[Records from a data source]

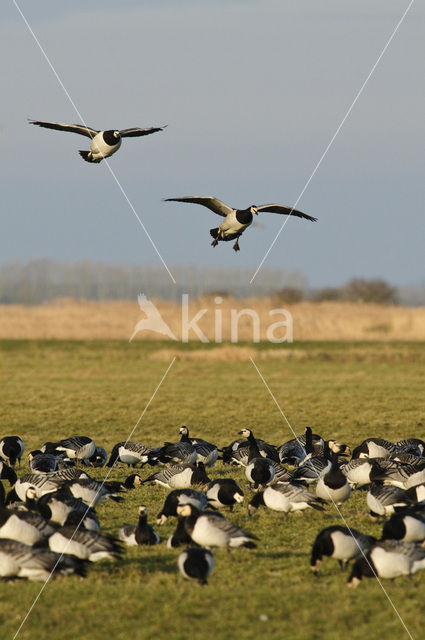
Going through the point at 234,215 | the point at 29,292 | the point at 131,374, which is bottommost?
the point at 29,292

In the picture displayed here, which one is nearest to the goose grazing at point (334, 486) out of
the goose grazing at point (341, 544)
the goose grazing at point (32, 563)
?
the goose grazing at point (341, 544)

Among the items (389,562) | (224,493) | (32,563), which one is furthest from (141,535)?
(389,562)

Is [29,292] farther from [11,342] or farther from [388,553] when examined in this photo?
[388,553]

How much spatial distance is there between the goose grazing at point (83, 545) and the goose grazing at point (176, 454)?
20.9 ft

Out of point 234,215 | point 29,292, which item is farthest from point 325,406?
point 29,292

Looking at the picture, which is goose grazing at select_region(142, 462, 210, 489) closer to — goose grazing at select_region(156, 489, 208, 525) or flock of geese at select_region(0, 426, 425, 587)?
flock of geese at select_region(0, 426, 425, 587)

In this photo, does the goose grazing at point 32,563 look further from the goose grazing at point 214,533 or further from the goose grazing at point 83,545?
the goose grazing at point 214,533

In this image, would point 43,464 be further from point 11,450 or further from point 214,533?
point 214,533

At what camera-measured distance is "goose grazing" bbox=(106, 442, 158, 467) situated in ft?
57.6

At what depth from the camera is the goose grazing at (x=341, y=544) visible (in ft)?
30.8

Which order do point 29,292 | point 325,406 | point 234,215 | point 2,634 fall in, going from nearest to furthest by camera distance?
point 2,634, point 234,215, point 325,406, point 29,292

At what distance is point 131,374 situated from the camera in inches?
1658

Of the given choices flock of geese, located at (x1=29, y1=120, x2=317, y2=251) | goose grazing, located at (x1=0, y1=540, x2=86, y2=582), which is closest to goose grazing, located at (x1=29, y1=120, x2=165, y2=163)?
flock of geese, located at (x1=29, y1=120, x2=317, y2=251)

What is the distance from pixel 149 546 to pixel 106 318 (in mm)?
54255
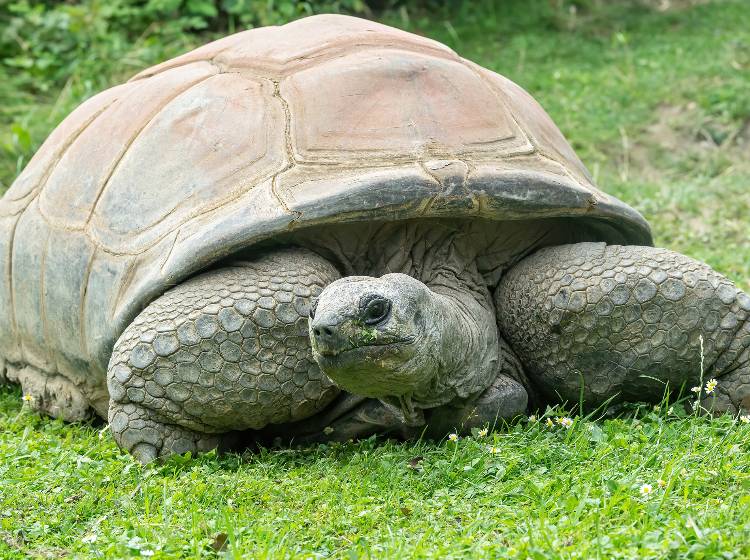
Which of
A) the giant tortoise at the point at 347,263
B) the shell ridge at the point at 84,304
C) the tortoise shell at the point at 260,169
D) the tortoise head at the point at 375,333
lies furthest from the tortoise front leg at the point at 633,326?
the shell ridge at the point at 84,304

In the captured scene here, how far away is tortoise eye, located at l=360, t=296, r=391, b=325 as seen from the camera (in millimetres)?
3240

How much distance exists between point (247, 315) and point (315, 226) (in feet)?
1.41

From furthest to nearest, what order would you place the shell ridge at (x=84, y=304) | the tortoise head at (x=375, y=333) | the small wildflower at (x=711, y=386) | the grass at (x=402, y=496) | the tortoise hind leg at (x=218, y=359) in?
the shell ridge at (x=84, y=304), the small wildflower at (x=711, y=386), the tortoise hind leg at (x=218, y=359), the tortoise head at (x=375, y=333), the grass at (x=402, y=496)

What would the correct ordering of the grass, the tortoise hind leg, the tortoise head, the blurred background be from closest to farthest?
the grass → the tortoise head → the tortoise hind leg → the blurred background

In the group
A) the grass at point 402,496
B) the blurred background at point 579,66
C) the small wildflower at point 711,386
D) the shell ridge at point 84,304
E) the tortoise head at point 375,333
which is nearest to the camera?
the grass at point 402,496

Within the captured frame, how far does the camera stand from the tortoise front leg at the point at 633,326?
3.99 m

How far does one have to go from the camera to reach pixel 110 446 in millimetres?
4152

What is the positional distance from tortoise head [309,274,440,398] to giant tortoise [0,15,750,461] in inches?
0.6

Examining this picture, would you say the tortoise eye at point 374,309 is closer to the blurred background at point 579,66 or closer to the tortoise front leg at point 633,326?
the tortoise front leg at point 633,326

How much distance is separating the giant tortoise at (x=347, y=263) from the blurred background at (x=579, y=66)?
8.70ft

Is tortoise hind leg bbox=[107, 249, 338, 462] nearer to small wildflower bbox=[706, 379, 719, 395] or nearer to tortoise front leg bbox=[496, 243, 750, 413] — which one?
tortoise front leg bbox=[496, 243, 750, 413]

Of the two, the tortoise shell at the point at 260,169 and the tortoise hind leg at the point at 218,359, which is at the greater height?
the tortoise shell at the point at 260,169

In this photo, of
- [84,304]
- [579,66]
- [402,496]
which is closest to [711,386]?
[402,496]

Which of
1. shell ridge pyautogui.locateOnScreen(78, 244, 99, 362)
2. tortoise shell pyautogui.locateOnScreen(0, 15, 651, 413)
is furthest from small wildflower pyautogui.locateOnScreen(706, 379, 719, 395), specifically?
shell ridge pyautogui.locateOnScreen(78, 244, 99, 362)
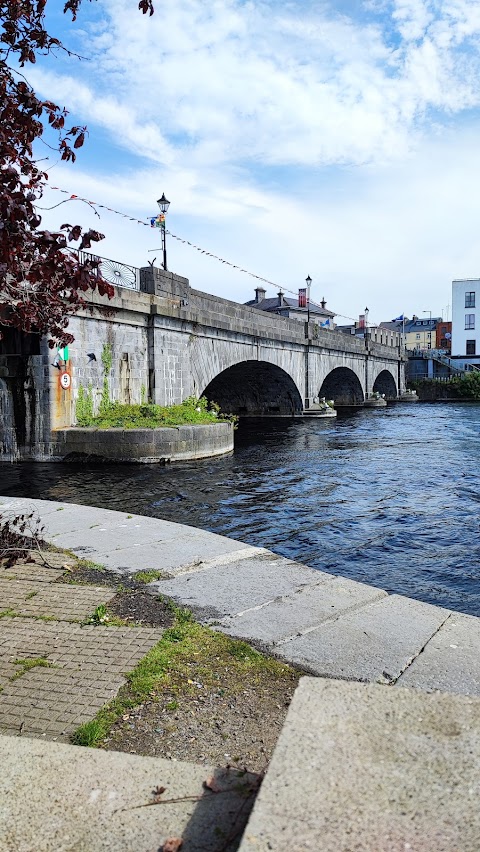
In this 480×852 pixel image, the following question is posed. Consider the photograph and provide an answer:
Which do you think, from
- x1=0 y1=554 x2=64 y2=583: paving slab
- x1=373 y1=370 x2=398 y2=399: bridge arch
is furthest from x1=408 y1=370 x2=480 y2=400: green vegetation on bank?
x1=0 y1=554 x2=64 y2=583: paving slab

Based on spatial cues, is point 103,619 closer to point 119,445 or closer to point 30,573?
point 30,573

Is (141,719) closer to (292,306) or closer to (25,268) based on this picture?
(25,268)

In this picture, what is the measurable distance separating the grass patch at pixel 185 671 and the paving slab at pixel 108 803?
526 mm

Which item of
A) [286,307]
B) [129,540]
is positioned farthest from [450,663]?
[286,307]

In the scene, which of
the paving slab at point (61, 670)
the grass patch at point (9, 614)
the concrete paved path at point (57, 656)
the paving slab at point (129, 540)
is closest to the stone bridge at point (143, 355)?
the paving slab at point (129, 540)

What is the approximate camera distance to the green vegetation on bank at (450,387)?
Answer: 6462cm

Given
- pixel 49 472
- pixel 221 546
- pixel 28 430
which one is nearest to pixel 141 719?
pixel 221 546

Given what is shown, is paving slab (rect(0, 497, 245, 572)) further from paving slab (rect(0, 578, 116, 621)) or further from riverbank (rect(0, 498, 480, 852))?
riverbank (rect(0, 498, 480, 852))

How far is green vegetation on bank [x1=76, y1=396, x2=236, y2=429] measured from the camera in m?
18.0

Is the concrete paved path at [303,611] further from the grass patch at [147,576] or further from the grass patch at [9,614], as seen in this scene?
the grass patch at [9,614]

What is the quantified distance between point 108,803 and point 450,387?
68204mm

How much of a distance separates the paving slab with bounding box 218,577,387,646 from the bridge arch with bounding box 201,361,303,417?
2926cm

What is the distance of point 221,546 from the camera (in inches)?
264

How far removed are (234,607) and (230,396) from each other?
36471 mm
--
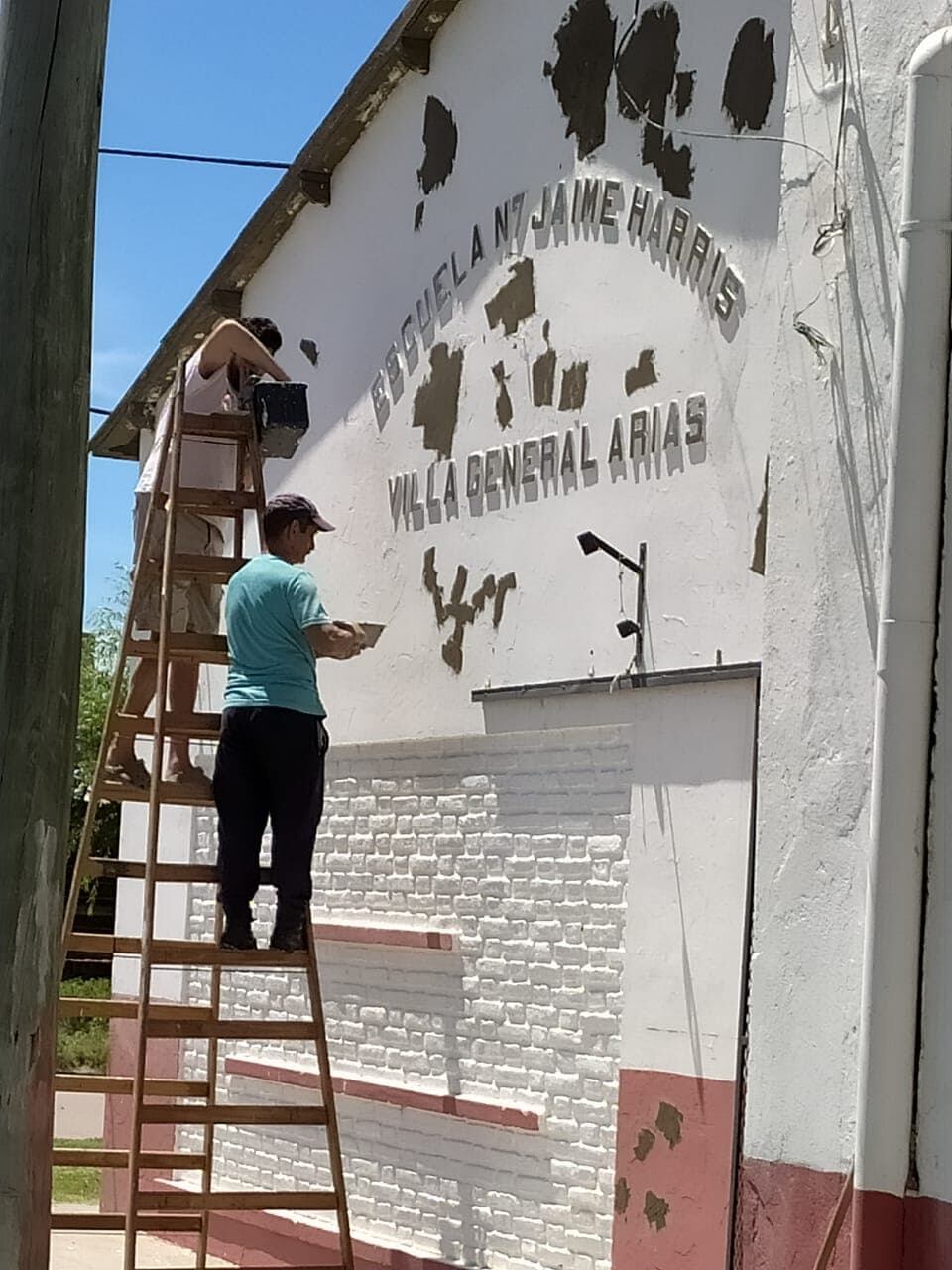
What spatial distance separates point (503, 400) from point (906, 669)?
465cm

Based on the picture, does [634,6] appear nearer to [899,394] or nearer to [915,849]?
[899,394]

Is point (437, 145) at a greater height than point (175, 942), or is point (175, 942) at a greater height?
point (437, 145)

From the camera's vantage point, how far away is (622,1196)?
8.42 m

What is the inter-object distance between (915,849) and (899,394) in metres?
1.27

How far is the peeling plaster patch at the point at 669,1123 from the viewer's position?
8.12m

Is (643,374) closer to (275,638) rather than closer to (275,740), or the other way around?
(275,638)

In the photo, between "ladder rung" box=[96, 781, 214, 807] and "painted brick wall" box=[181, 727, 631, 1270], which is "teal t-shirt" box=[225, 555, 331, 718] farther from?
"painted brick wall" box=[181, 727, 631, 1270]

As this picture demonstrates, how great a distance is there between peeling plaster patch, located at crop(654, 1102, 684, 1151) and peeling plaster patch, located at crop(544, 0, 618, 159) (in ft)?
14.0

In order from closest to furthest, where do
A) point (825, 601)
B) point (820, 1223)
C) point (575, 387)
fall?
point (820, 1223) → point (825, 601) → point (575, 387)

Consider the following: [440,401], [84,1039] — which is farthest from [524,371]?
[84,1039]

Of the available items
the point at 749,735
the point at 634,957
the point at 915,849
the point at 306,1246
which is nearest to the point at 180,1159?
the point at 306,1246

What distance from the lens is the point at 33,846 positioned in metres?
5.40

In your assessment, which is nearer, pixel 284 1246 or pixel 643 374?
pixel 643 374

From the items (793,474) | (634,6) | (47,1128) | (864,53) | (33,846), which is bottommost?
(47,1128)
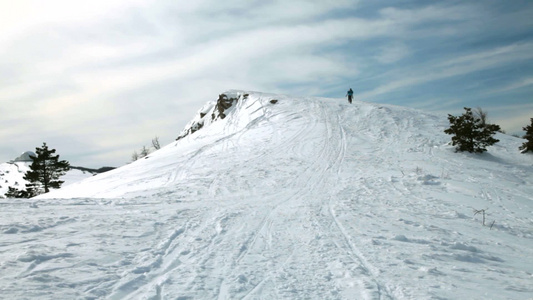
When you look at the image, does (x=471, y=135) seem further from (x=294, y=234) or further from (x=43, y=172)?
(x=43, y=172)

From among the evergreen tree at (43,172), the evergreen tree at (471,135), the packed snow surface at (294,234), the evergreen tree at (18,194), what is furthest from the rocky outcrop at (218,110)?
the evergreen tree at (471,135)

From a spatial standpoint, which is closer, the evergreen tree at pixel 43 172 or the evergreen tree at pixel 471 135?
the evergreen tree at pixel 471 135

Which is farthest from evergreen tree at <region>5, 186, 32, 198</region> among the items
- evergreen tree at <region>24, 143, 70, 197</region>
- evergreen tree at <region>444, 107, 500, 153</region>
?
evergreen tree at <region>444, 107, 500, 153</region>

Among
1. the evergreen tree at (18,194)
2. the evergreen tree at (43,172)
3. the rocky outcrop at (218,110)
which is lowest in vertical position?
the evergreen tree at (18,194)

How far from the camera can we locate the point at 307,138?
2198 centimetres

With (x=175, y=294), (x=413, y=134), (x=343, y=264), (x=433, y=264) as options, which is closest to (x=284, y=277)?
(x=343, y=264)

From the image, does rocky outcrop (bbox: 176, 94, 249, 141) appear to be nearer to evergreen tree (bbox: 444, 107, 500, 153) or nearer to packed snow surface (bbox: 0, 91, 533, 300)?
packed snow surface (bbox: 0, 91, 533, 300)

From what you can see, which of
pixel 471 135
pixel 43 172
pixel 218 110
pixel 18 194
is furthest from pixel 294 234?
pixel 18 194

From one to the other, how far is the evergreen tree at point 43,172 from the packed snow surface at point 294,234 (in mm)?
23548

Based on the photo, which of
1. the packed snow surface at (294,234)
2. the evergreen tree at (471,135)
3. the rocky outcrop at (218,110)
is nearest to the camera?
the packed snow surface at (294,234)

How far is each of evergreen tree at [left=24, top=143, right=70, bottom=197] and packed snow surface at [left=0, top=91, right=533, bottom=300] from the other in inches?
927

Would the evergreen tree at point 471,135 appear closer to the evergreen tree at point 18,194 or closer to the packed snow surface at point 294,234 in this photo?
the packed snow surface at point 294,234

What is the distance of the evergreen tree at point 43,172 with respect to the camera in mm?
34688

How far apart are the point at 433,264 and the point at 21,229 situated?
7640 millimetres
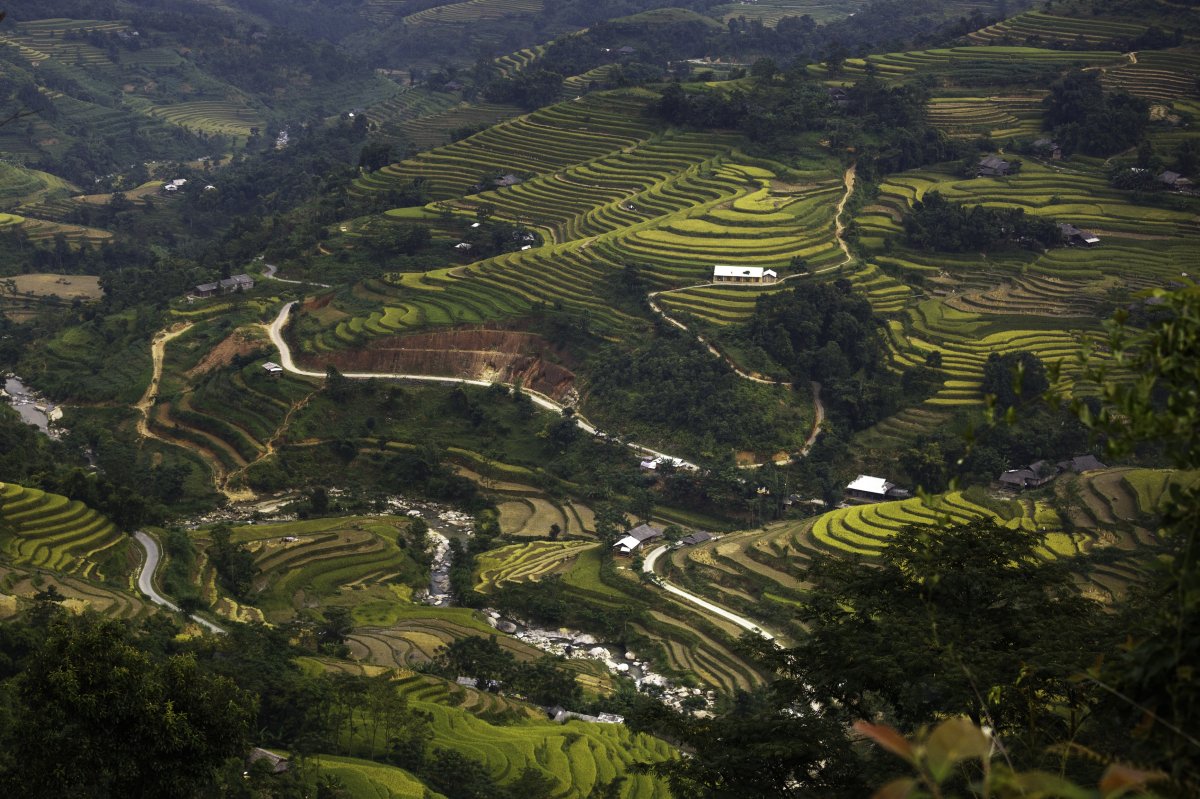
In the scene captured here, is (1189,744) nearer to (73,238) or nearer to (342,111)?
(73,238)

Prompt – State how many lines in the entries above contain the word "background". Give only the number.

Solution – 5